Ashley Ray-Harris of The A.V. Club gave the episode an A, stating that it "feature[d] Emmy-worthy moments for Jeremy Strong, Brian Cox, Kieran Culkin and Sarah Snook". She also praised Mark Mylod's direction, suggesting that the episode was the series' "most beautiful" to date, and called the episode's climax a "masterclass". Noel Murray of The New York Times felt the episode gained much of its quality from depicting the Roy siblings "in the same space, talking out their problems in person". He wrote that "the energy crackles among these actors, as their characters swing between being playfully mean and unforgivably cruel". Murray also praised Cox's "terrific" performance throughout the episode, particularly in the scene where he negotiates with Matsson. Ben Travers of IndieWire particularly praised the episode's twist involving Tom – feeling it a satisfying culmination of his character arc throughout the season – and likened Kendall's confession scene to "watching the three parts of Succession negotiate for space". He gave the episode an A.

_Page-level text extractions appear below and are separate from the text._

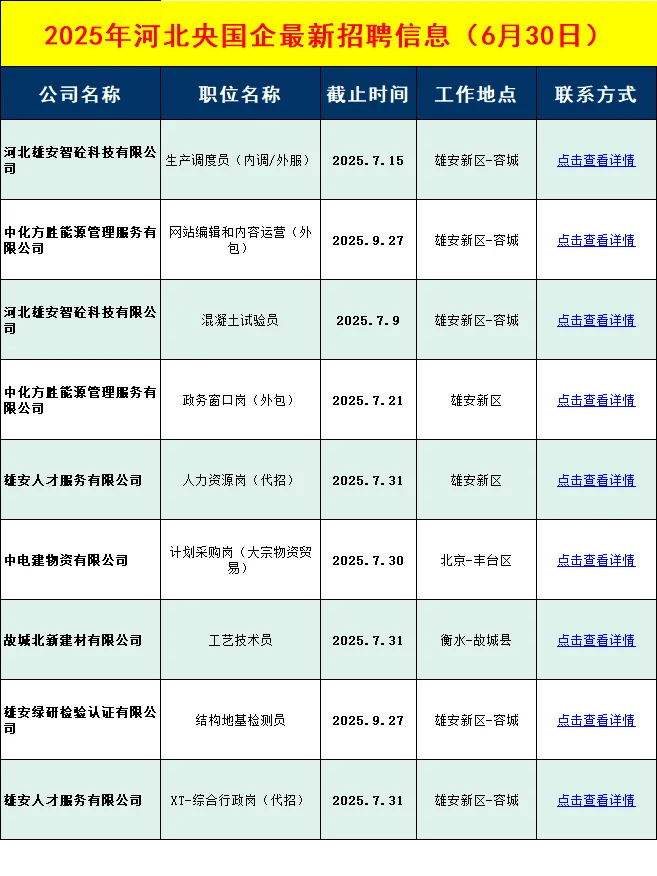 2025年河北央国企最新招聘信息（6月30日）

| 公司名称 | 职位名称 | 截止时间 | 工作地点 | 联系方式 |
|---|---|---|---|---|
| 河北雄安智砼科技有限公司 | 生产调度员（内调/外服） | 2025.7.15 | 雄安新区-容城 | 点击查看详情 |
| 中化方胜能源管理服务有限公司 | 网站编辑和内容运营（外包） | 2025.9.27 | 雄安新区-容城 | 点击查看详情 |
| 河北雄安智砼科技有限公司 | 混凝土试验员 | 2025.7.9 | 雄安新区-容城 | 点击查看详情 |
| 中化方胜能源管理服务有限公司 | 政务窗口岗（外包） | 2025.7.21 | 雄安新区 | 点击查看详情 |
| 雄安人才服务有限公司 | 人力资源岗（代招） | 2025.7.31 | 雄安新区 | 点击查看详情 |
| 中电建物资有限公司 | 计划采购岗（大宗物资贸易） | 2025.7.30 | 北京-丰台区 | 点击查看详情 |
| 故城北新建材有限公司 | 工艺技术员 | 2025.7.31 | 衡水-故城县 | 点击查看详情 |
| 雄安绿研检验认证有限公司 | 结构地基检测员 | 2025.9.27 | 雄安新区-容城 | 点击查看详情 |
| 雄安人才服务有限公司 | XT-综合行政岗（代招） | 2025.7.31 | 雄安新区-容城 | 点击查看详情 |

Several critics singled out Strong's performance for praise, specifically during the scene where Kendall confesses his role in the fatal car accident from the first season to his siblings. Giving the episode 5 out of 5 stars, Scott Tobias of Vulture wrote of Strong's performance in the confession scene: "It all comes out in a torrent of raw emotion, courtesy of a serious actor who does not believe himself to be the star of a comedy." He also highlighted the episode's ending, calling it "as gripping a sequence of events as the show has ever staged". He declared the episode overall a "masterfully orchestrated finale". Jen Chaney, also writing for Vulture, called the episode "fantastically tense" and reserved similar praise for Strong, writing: "His performance here just punches you right in the heart." Emily Yahr of The Washington Post also advocated for Strong to win an Emmy Award for his performance in the episode.

Other critics focused on how the episode excelled despite being emblematic of the third season's repetitive structure. Sophie Gilbert of The Atlantic, who had previously criticized the first seven episodes of the season for feeling "stuck" in the same character dynamics, declared that the finale was "both brilliant television and a patchwork of things the show has already done". She wrote: "The show's cyclical nature feels, at this point, like a kind of nihilist acceptance: Late capitalism will always insulate the extraordinarily privileged from real consequences, and so the best we can do is voyeuristically enjoy their misery along the way. But with acting like this, does it matter?" Alan Sepinwall of Rolling Stone wrote that despite the season ending "with a minor variation on an old theme," the episode "was everything Succession does well — much of it done better than the series ever has before". Sepinwall highlighted the episode's balance of comedy and drama, describing the first half as "one delightful comic vignette after another" and praising Nicholas Braun's "sparkling" line delivery, while calling attention to Culkin and Snook's performances opposite Strong during Kendall's confession scene. Travers wrote: "Therein lies the beauty of Succession Season 3: For all the complaints about it being repetitive... its emotional arcs are incredibly precise, pointed, and harrowing."

===Accolades===
At the 74th Directors Guild of America Awards, Mark Mylod won the Directors Guild of America Award for Outstanding Directing – Drama Series for his work on the episode.

Furthermore, at the 74th Primetime Emmy Awards, Matthew Macfadyen won the Outstanding Supporting Actor in a Drama Series and Jesse Armstrong won Outstanding Writing for a Drama Series for the episode. "All the Bells Say" also received nominations Outstanding Directing for a Drama Series, Outstanding Guest Actor in a Drama Series for Alexander Skarsgård's performance, and Outstanding Single-Camera Picture Editing for a Drama Series. Brian Cox submitted this episode for consideration to support his Outstanding Lead Actor in a Drama Series nomination.